Closed smrgeoinfo closed 9 years ago
When using http://schemas.usgin.org/validate/wfs one problem is that it is constructing the wrong wfs request based on what it is pulling out of the Get onlineResource
element from the GetCapabilities doc. It is constructing the url as
http://uat-ngds.reisys.com:8080/geoserver/BoreholeTemperature/wfs?&service=WFS&version=1.0.0&request=GetFeature&typename=BoreholeTemperature:BoreholeTemperature&maxfeatures=1
but it should be
http://uat-ngds.reisys.com/geoserver-srv/BoreholeTemperature/ows?service=WFS&version=1.0.0&request=GetFeature&typeName=BoreholeTemperature:BoreholeTemperature&maxFeatures=1
In the capabilities document for the service (e.g. http://uat-ngds.reisys.com/geoserver-srv/BoreholeTemperature/ows?service=WFS&version=1.0.0&request=GetCapabilities), the URLs for the online resource attributes for each request (xpath is /WFS_Capabilities/Capability/Request//DCPType/HTTP/Get/@onlineResource) need to have the http://uat-ngds.reisys.com/geoserver-srv/ host URL, not the http://uat-ngds.reisys.com:8080/geoserver host URL.
ALSO, the validation component needs to access the service URLs from the capabilities document @jessica-azgs can you see if this is actually the case?
POSSIBLE FIXES:
@smrazgs @jessica-azgs I've found a way to fix it. The geoserver does provide a proxy base url for this purpose.
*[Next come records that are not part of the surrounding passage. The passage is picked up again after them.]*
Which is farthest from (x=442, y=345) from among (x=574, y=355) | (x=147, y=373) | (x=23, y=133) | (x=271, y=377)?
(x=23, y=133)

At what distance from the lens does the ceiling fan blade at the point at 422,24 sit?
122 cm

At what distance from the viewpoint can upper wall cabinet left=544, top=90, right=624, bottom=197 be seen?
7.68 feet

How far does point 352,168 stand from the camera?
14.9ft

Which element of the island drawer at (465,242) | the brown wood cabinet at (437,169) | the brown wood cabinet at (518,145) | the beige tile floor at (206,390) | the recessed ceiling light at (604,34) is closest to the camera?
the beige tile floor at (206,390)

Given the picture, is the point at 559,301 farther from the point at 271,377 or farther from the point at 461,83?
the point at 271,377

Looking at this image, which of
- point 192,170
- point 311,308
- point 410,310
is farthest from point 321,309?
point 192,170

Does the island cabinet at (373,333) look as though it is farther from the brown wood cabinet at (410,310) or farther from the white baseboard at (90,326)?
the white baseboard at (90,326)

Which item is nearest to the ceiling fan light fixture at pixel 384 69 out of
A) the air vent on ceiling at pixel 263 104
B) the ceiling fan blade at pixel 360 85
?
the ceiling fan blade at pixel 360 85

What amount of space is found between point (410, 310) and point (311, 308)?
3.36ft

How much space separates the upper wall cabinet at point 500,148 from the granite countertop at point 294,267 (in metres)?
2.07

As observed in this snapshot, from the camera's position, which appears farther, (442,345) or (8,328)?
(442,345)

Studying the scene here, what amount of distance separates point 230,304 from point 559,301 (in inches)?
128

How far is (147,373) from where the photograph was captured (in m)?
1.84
Can you please re-test WFS validation ?
Thanks
@JihadMotii-REISys the WFS doesn't validate,
Error Element 'BoreholeTemperature:BoreholeTemperature', attribute 'fid': The attribute 'fid' is not allowed. Error Element 'BoreholeTemperature:wellname_': This element is not expected. Expected is one of ( BoreholeTemperature:WellName, BoreholeTemperature:APINo, BoreholeTemperature:HeaderURI ).
@smrazgs @jessica-azgs Regarding "Error Element 'BoreholeTemperature:wellname': This element is not expected. Expected is one of ( BoreholeTemperature:WellName, BoreholeTemperature:APINo, BoreholeTemperature:HeaderURI )." => The problem was that the file that I used as resource has a column name "ObservationURI,WellName ,APINo,HeaderURI, ..." that contains an empty space and when I upload this file to datastore, this empty space converts to "". http://uat-ngds.reisys.com/geoserver-srv/BoreholeTemperature/ows?service=WFS&version=1.0.0&request=GetFeature&typeName=ckan:BoreholeTemperature&maxFeatures=10
@JihadMotii-REISys Can you manually remove the trailing spaces for now in Well Name
and Production
and continue on with the other issues in getting the WFS to validate? I think I'll need to make a tweak to usginmodels so a file which has extra spaces in field names won't validate on upload. This is an outlier case.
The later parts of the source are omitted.